Negation
by Philip Salom
In memory of hardworking journal editors
I hope I’m not offending you, but if
you could just find a way of cutting
the first nine lines of your sonnet . . .
I’m sorry to disappoint you yet again.
I fear I’ll never be the ideal reader of your work—
they just whizzed straight past me.
These poems are full of fine things, then
a sudden banality rears its head.
I’m sorry to be returning your terrific poems
but it is a committee decision in the end
and —— just wouldn’t go along with them.
Unfortunately, we must reserve our pages
for beginners and superstars. I’m afraid
your work falls . . . somewhere in between.
(Long distance reply)
Dear ——, really liked these poems a lot
but am sorry to be returning them.
Please do send more. Perhaps
you’ll be over this way soon.
Goodness me! I thought I sent these back
months ago! They just didn’t speak to me, quite.
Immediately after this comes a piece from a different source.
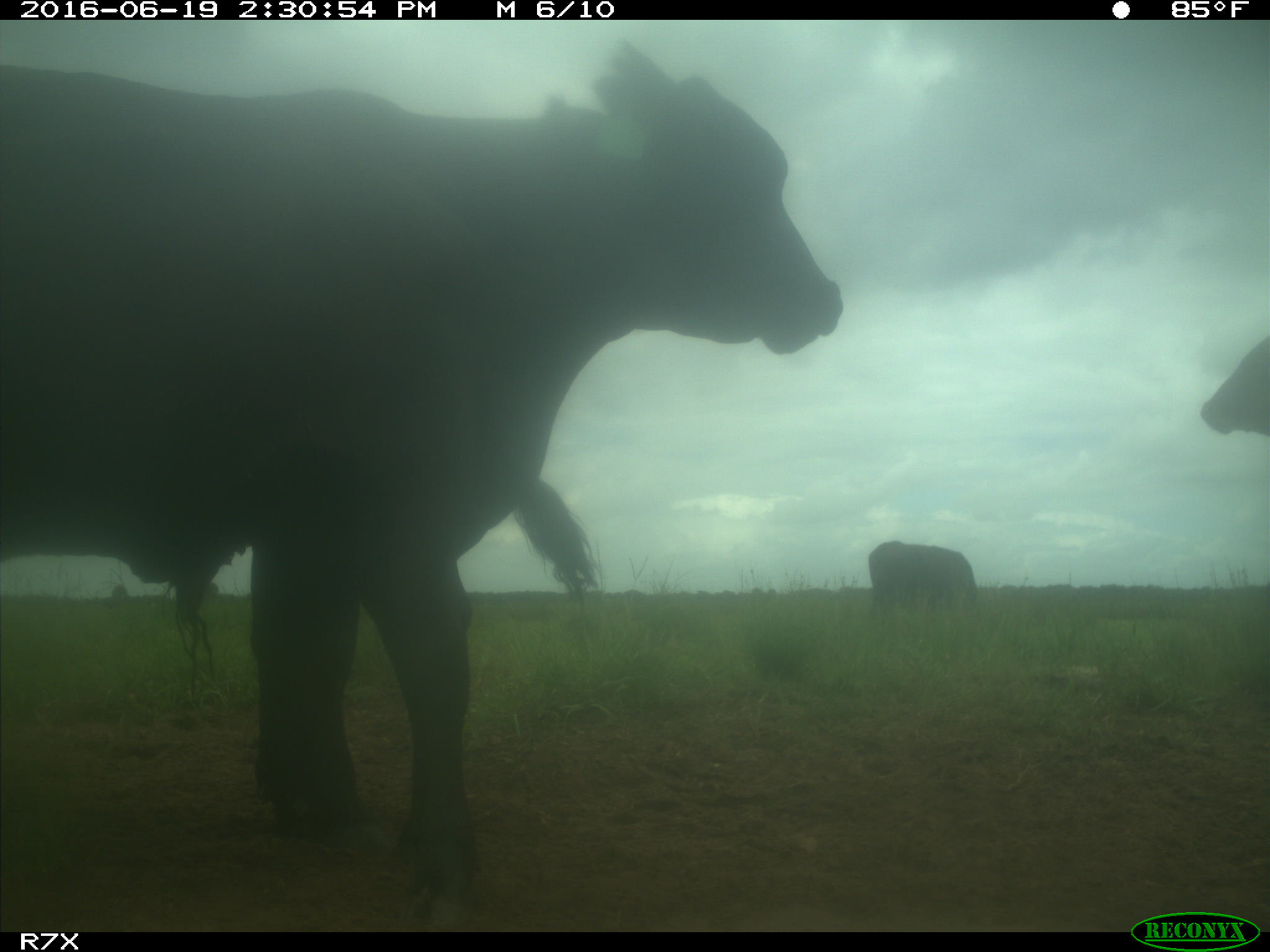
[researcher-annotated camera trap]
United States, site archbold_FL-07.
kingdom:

Dear Sir/Madam. Please realise we only take poems
from professional poets.
Forgive me for the terribly delay, but I’ve
been busy with the Writers Festival and the Prize Committee
and a load of other important things.
Doubly sorry, then, to be returning your work.
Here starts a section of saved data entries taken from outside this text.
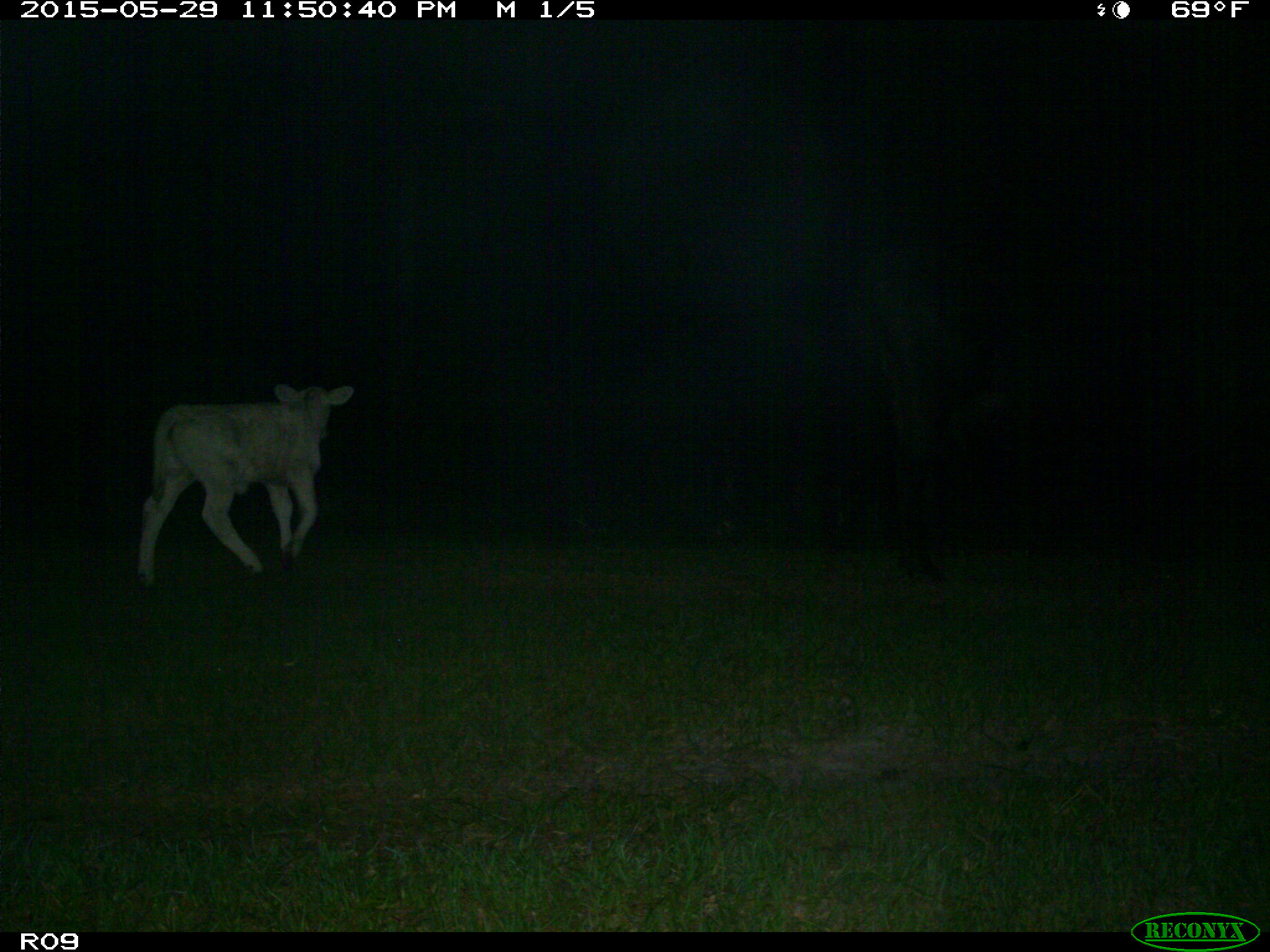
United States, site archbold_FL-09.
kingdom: Animalia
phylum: Chordata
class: Mammalia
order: Artiodactyla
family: Bovidae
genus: Bos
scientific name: Bos taurus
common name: domestic cow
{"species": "Bos taurus (domestic cow)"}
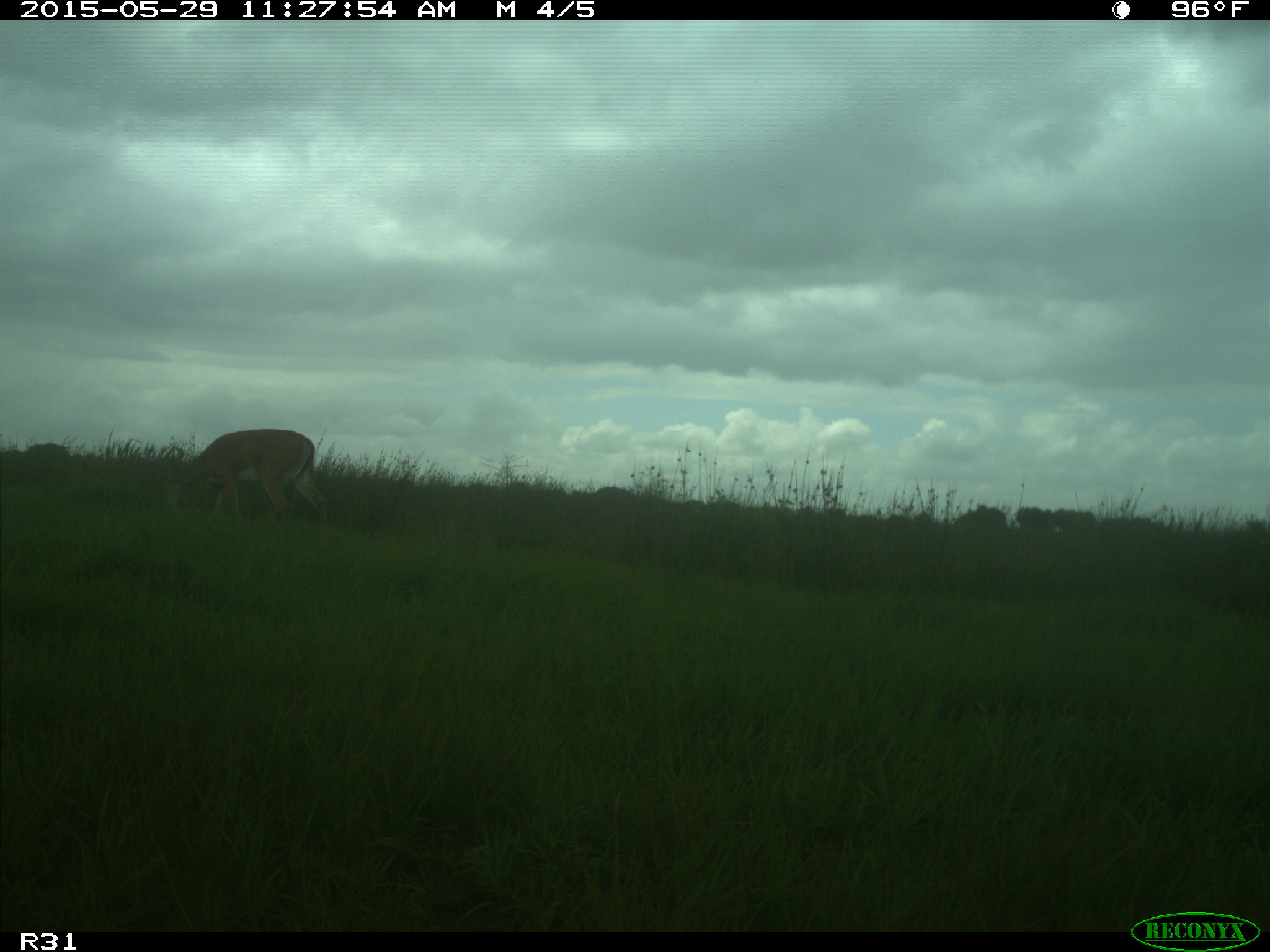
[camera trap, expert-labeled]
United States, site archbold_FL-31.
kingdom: Animalia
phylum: Chordata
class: Mammalia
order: Artiodactyla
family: Cervidae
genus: Odocoileus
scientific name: Odocoileus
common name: deer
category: unidentified deer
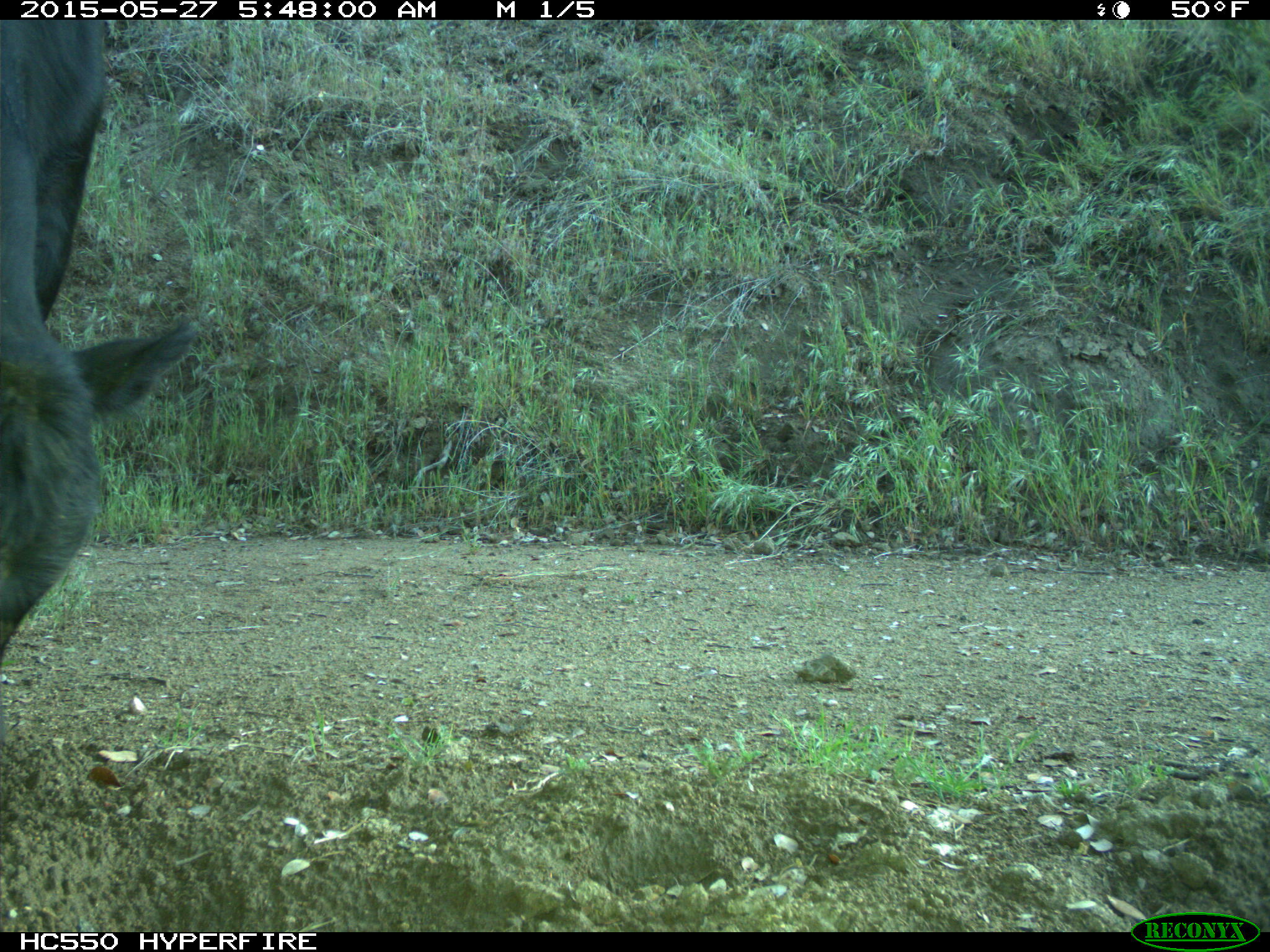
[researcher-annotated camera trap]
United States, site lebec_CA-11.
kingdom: Animalia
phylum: Chordata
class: Mammalia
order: Artiodactyla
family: Bovidae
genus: Bos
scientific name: Bos taurus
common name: domestic cow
I am wondering if you could just cut the middle
two stanzas . . . I mean, it’s a very fine poem,
brilliant, even, perhaps. But I don’t know. No.
We voted for your work but then
a couple of poems from a better known poet
(who I happen to bonking) turned up. Sorry.
I’m afraid your poems lack
the appropriate axiological centre, and that line about
the old woman suggests an unexamined aspect
of your work you’d do well to look at.
Lovely to see someone working with
the long poem again. I’d like to take . . . the haiku.
Perhaps you could try something less
ambitious than the haiku.
It’s not that I think the poem’s unsuccessful
it’s just that I couldn’t go anywhere with
that “go nowhere” last line. And it would
be a pity to cut it, so I’m returning the poem.
BUT BY ALL MEANS SEND MORE
From New and Selected Poems, South Fremantle, Western Australia: Fremantle Press, 1998.